*** Selected passage ***

It is desirable that the role and aims of the scheme should be promoted to the public. Any publicity is to inform the public about the scheme. Custody visitors should not speak to the press except at the request of the OPCC.

The OPCC circulates Independent Custody Visitors’ names in the strictest confidence, purely for the efficient management of the scheme. Such details must not be disclosed to any other person.

Selection of ICVs visiting TACT detainees

Section 117 of the Coroners and Justice Act 2009 introduces two changes to legislation which are intended to strengthen the independent monitoring of the detention and treatment of suspected terrorist detainees. These two changes amend:

(a) Section 51 of the Police Reform Act 2002 to ensure that the arrangements made by PCCs for custody visitors include a requirement that reports about visits made to suspected terrorist detainees are submitted to the Independent Reviewer of Terrorism Legislation (IRTL) as well as to the PCC. The amendments also allow ICVs to listen and view audio and video recordings of interviews with suspected terrorist detainees, subject to any restrictions on such access, which must be specified in this Code of Practice (please see paragraphs 66-72 for further information).

(b) Section 36 of the Terrorism Act 2006 (review of terrorism legislation) under which the IRTL is appointed and tasked with the annual review of the operation of the Terrorism Act 2000 (TACT) and the Terrorism Act 2006, Part 1. As amended, that provision states that the IRTL may in particular consider the treatment of terrorist suspects detained under a warrant of further detention under Schedule 8 to TACT.

Custody visitors accredited to visit TACT detainees will need to have successfully completed 18 months of PACE custody visits before they can be considered for TACT detainee visits. Custody visitors who visit TACT detainees must have Security Check (SC) level clearance and have undertaken specific training provided for visiting TACT detainees.

A regional pool of custody visitors for visiting TACT detainees has been established. ICVs are selected by the local area and trained on a regional basis. Selection, performance management and de-selection of custody visitors is the responsibility of the OPCC. Given the specific nature of the remit of this role, separate guidance has been formulated for those visiting TACT detainees.

Custody Visiting Arrangements

Visiting in pairs

Custody visitors are required to visit in pairs at all times. Any custody visitor arriving at a police custody suite alone will not be granted access and must not enter any police building without a fellow custody visitor and member of custody staff present. If one member of the pair cannot attend for any reason, the visit must be cancelled and rearranged. Custody visitors are responsible for making their own arrangements for visiting in pairs and will be provided with fellow visitors’ contact details for this purpose.

*** End of Selected passage ***
*** The data ***

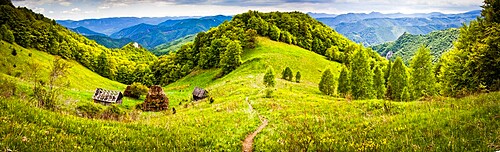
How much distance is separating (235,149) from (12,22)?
554 ft

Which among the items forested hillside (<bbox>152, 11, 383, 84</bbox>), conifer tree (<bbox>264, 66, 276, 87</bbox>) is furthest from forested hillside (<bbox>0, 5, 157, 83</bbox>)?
conifer tree (<bbox>264, 66, 276, 87</bbox>)

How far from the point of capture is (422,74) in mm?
49406

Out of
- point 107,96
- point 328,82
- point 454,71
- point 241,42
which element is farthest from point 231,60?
point 454,71

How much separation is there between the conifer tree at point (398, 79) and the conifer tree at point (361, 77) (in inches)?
373

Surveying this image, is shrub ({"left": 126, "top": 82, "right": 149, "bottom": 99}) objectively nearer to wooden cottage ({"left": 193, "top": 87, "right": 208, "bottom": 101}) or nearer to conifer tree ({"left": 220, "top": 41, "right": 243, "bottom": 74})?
wooden cottage ({"left": 193, "top": 87, "right": 208, "bottom": 101})

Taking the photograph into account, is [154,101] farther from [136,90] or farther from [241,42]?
[241,42]

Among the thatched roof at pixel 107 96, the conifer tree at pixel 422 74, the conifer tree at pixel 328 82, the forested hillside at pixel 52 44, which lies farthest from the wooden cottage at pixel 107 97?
the forested hillside at pixel 52 44

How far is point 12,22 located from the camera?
14025 cm

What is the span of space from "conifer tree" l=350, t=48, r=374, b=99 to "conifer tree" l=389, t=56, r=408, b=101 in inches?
373

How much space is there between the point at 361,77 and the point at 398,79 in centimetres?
1181

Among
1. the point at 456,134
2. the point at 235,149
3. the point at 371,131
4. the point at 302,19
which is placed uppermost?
the point at 302,19

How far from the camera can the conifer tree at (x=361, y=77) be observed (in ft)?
160

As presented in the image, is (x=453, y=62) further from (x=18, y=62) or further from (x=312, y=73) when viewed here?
(x=18, y=62)

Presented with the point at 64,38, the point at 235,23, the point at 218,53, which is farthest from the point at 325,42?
the point at 64,38
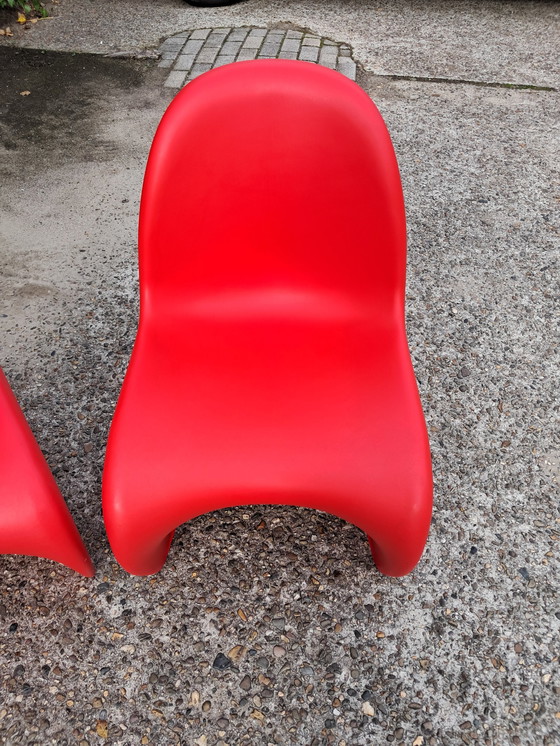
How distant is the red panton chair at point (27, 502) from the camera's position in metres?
1.34

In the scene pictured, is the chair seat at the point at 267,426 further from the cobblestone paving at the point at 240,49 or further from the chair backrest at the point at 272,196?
the cobblestone paving at the point at 240,49

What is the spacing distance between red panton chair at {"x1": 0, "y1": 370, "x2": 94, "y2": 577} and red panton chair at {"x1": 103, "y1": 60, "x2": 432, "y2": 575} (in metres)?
0.14

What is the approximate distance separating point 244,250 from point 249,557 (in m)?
0.84

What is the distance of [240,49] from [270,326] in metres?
2.99

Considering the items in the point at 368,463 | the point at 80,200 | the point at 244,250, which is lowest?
the point at 80,200

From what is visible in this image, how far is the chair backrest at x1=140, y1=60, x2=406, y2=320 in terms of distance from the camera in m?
1.43

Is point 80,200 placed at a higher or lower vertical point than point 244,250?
lower

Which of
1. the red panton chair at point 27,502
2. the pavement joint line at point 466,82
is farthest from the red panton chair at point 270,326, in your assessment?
the pavement joint line at point 466,82

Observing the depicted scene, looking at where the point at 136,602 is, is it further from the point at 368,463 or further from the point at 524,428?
the point at 524,428

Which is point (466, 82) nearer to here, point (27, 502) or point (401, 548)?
point (401, 548)

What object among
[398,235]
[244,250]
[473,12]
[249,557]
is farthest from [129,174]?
[473,12]

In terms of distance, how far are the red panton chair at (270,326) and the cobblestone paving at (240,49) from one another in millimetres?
2494

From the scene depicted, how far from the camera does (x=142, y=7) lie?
448 centimetres

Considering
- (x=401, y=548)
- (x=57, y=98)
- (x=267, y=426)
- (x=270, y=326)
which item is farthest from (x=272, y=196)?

*** End of The data ***

- **Prompt 1**
Translate this sentence from the custody visiting passage into Spanish: "Custody visitors are required to visit in pairs at all times."
- **Prompt 2**
Pick up the custody visiting passage after its last sentence and keep writing it.
The records are separate material with no connection to the custody visiting passage.

- **Exercise response 1**
Los visitantes de custodia deben realizar las visitas en parejas en todo momento.

- **Exercise response 2**
No more than two custody visitors should visit together, except for training/mentoring purposes. To emphasise their impartiality and independence, custody visitors should not combine the making of a custody visit with the conduct of any other business at a police station.

At the end of the visit and when writing up the report, both custody visitors must contribute to writing up and signing the report.

Visit information

There is an expectation that custody visitors will undertake a minimum of 8 visits per year to 12 visits as a maximum.

New starters are required to complete 12 visits in their first year to ensure that they are learning the role and for experience.

The frequency of custody visits is set by the Police and Crime Commissioner (PCC) in consultation with the Chief Constable. Visits should be sufficiently regular to support the effectiveness of the system, but not so frequent as to unreasonably interfere with the work of the police.  A visiting rota will be offered up by the ICV Lead Coordinator (volunteer) to book in places to all members during the quarterly panels and via email. The ICV Lead Coordinator (Volunteer) will monitor pairings and numbers of visits and feed this back to the OPCC.

The frequency of visits will be monitored and reported to the OPCC.  Where insufficient visits are taking place, the causes will be investigated, and action will be taken to address the causes.

Custody visitors should bear in mind that custody visits impose an unexpected responsibility on custody staff and they should also be aware of possible delays during custody staff change over periods.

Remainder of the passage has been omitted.